While there were some good things about this book, overall I was disappointed.

I have not read the Repairman Jack series in order, and I accept that I have probably missed out on things as a result.

First, the good - I like the character of Jack. He is an outside the "regular" world and because of that, he can do things and act in ways that normal detectives couldn't and it is believeable. Although Jack is very flawed and broken there is nevertheless an honourableness about him. He tries hard to do the right thing as he understands it in the very bizarre situations he finds himself involved in. I like the way an unorthodox character lives in a mostly orthodox world.
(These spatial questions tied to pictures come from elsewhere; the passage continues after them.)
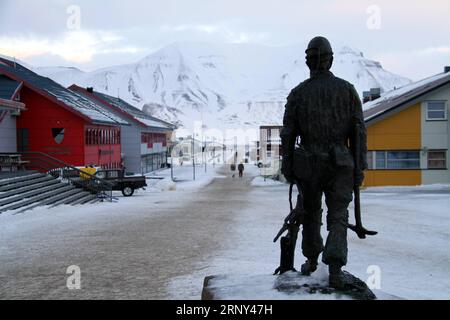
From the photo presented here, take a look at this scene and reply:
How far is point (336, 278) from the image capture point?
226 inches

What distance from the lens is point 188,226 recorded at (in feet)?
52.8

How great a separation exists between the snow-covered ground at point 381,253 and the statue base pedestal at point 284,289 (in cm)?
4

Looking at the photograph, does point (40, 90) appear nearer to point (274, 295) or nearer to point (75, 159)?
point (75, 159)

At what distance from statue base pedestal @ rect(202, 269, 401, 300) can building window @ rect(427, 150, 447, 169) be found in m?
30.3

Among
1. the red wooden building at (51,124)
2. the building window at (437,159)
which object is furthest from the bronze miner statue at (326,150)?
the building window at (437,159)

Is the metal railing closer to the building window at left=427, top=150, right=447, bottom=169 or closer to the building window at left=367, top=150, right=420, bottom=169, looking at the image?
the building window at left=367, top=150, right=420, bottom=169

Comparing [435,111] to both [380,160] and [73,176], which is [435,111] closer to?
[380,160]

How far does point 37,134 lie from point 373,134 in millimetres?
22164

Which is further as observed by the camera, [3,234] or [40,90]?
[40,90]

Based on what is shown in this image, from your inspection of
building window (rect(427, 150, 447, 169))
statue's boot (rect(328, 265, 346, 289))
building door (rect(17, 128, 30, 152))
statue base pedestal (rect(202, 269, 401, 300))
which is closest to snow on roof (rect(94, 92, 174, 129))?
building door (rect(17, 128, 30, 152))

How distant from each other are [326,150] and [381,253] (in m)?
6.67

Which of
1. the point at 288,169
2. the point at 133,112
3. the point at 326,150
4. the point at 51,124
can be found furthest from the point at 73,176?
the point at 133,112
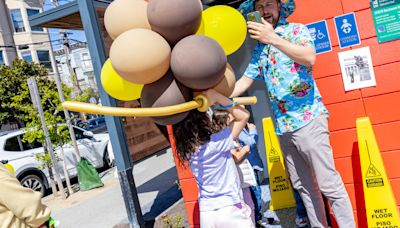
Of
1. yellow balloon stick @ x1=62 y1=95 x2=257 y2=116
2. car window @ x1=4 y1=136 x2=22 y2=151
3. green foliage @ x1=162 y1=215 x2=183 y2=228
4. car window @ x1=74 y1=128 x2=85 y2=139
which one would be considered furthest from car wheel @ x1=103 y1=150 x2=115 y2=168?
yellow balloon stick @ x1=62 y1=95 x2=257 y2=116

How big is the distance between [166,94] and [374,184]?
6.18 ft

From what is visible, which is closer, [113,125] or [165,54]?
[165,54]

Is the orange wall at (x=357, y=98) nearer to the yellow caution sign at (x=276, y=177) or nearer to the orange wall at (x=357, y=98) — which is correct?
the orange wall at (x=357, y=98)

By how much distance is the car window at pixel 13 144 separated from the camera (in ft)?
26.9

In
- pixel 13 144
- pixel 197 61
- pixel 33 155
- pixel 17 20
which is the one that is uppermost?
pixel 17 20

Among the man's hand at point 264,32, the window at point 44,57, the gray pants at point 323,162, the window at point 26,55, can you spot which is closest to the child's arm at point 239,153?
the gray pants at point 323,162

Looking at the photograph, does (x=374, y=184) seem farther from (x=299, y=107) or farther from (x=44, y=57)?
(x=44, y=57)

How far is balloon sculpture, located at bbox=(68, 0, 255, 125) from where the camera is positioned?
5.32 feet

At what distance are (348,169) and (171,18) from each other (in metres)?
2.10

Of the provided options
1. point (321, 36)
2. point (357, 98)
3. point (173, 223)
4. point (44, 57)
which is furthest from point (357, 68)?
point (44, 57)

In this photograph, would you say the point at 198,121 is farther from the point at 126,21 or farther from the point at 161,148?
the point at 161,148

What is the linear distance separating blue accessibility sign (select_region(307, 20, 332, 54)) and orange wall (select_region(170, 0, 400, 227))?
0.03 metres

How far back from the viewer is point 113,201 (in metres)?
6.91

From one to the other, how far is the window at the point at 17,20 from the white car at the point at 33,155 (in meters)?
21.4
The actual plot of this story was also clever interesting, exciting and enjoyable to me. The problem was that the author seemed determined to drag it out, and pad it up with what felt - at least to me - like interminably detailed and drawn out descriptions of everything that is going on. A plot point activity that should have taken a page or even a paragraph instead took pages and pages. I don't need the book to feel like it's in slow motion. I want to know what happened and I'd like to know that sometime today. I found the extended everything to be very annoying particularly by the end. I was thinking "For cripes sake! Just tell me what happens already!!" Normally, I would just skim through what I don't care about, but unfortunately I listened to this on audiobook, and I wasn't able to fast forward.

I also found the violence in this book to be excessive. I understand that the world Jack lives in is a violent one, and I have no problem with violence when it fits into the story in a natural and believeable way. What bugged me here was that, again, the detail and the extending of scenes where violence happened seemed to go on forevery with inordinant amounts of specifics. I found it fairly gory and disturbing and it distracted me from the overall story rather than feeling just like a natural part of the plot. Anything that feels forced takes me out of the story and is always a negative for me.

This book also committed what is - to me anyway - a cardinal sin of a book - it didn't actually END! I know this is a series, and I understand that with a series the author is going to leave you wanting more and create some unresolved aspects so you read the next book. However, I believe the best authors can manage to end the current book, at least partly while still keeping you wanting more. A flat out cliff-hanger where the reader gets no resolution on the current story and has no idea how the characters end up is frustrating and disappointing to me and that is exactly how this book left me feeling after it ended.

I've realized this is not the series for me. I won't be reading any other Repairman Jack books unfortunately.